Catherine Corless, une passionnée d’histoire locale qui a fréquenté la même école que les enfants de l’orphelinat du Bon Secours et en a vu certains disparaître, a décidé d’enquêter sur leur sort. Le 25 mai 2014, le résultat de ses investigations, publié dans le "Irish Mail", fait l’effet d’une bombe. "Une fosse commune de 800 enfants", titrent les tabloïds.

Le scandale des "anges oubliés de Tuam" bouleverse le pays, obligeant le gouvernement à réagir. En juin 2014, le Premier ministre Enda Kenny qualifie "d’abomination" le traitement de ces femmes et ces enfants, et annonce la création d’une commission d’enquête.

>> Le scandale des bébés du "péché" traumatise l'Irlande

En mars 2017, le rapport de la Commission confirme les intuitions de Catherine Corless en indiquant que "des quantités significatives de restes humains d’enfants" ont été retrouvés enterrés sous l’orphelinat des sœurs du Bon secours. Depuis, le devenir des dépouilles n’a pas été tranché.

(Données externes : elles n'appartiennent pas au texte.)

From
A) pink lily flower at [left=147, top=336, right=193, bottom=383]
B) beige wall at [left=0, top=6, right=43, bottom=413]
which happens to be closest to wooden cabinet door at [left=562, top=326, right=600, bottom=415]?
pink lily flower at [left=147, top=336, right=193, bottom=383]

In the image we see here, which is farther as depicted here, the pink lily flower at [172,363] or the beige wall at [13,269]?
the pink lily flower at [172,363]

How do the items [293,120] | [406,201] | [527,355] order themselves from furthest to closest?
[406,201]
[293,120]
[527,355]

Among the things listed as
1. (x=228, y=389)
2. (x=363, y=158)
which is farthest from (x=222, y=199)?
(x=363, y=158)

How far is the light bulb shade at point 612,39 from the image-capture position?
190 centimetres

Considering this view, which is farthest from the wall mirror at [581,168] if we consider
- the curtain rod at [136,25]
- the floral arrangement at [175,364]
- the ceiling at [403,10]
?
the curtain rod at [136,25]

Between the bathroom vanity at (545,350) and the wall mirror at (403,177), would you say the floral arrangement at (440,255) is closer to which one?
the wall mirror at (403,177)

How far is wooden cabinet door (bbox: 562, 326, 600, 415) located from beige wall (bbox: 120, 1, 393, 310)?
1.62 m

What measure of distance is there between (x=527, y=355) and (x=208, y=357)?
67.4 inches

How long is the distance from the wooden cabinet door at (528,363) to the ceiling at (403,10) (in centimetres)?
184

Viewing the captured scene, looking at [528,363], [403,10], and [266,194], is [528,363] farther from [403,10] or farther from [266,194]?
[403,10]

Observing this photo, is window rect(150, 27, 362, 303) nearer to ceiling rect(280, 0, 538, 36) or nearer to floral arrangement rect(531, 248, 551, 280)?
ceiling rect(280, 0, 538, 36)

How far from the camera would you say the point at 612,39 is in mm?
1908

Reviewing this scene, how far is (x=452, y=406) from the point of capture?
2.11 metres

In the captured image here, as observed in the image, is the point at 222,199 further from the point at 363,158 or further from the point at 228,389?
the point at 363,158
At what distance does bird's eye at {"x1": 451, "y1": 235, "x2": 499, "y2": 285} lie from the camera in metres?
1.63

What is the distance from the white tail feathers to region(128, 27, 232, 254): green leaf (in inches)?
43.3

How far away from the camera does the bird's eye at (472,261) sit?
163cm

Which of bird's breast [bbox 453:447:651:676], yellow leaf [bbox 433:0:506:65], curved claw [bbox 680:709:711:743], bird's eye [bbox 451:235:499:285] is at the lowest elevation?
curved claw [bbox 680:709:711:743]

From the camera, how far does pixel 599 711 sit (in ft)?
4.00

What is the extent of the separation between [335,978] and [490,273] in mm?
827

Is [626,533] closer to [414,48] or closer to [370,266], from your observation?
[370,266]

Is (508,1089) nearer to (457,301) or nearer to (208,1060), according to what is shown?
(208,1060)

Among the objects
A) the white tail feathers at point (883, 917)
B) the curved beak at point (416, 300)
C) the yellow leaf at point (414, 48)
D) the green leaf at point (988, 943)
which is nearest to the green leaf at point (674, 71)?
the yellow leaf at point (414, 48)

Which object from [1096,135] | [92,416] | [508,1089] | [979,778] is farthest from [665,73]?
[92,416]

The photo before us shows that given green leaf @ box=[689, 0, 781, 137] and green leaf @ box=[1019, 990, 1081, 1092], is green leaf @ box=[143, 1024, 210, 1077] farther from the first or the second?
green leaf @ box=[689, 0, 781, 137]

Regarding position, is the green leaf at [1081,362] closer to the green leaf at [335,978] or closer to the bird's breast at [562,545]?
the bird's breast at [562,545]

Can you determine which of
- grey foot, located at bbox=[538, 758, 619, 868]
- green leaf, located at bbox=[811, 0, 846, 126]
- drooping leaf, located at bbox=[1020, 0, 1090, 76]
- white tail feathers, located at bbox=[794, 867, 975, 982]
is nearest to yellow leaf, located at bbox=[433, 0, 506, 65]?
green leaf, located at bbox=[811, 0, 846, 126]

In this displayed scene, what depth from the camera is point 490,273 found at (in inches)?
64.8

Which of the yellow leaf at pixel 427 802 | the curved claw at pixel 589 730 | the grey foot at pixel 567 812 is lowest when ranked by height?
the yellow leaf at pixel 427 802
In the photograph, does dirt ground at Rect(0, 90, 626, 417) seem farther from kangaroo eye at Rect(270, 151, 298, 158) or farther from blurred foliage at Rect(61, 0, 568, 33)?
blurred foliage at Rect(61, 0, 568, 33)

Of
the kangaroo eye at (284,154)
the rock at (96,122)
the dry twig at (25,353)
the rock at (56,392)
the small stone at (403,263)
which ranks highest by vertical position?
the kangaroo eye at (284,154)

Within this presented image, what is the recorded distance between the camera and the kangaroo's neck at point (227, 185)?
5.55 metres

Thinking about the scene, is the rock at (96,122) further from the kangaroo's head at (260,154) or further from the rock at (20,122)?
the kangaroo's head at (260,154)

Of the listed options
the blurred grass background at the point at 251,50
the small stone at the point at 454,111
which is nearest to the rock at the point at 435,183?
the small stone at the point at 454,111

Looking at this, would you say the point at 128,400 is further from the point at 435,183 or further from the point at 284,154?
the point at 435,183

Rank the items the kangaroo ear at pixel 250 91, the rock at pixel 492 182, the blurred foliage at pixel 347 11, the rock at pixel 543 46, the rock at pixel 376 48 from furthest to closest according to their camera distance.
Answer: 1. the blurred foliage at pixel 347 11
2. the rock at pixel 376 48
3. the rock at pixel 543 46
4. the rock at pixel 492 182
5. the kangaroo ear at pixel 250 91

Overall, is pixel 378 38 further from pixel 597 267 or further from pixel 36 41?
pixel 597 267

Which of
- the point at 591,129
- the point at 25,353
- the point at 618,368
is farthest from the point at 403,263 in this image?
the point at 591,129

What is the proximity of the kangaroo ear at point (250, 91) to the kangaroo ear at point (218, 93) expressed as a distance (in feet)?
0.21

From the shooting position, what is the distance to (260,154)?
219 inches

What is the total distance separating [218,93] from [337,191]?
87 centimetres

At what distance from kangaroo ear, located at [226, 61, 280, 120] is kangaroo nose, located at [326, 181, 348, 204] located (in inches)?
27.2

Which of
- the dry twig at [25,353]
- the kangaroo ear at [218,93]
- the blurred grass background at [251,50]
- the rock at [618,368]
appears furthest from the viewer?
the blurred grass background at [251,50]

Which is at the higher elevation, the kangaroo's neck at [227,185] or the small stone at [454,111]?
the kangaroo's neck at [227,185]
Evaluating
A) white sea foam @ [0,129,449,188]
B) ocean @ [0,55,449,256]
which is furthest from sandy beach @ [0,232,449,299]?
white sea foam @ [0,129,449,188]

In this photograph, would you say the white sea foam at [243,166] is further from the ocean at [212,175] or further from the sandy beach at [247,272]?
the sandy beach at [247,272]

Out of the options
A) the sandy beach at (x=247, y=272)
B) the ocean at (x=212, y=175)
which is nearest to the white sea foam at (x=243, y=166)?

Nous sommes allés à la rencontre de Catherine Corless et nous sommes plongées dans ses archives. Nous avons suivi les démarches des enfants survivants de Tuam. Certains cherchent un proche, d’autres attendent une reconnaissance et des excuses. Quant aux autorités et à l’Église, elles ont refusé de nous répondre. Durant des semaines, nous les avons contactées pour leur demander de nous accorder une interview, sans succès. Preuve, s’il en fallait, que le sort des anges de Tuam continue d’embarrasser le gouvernement.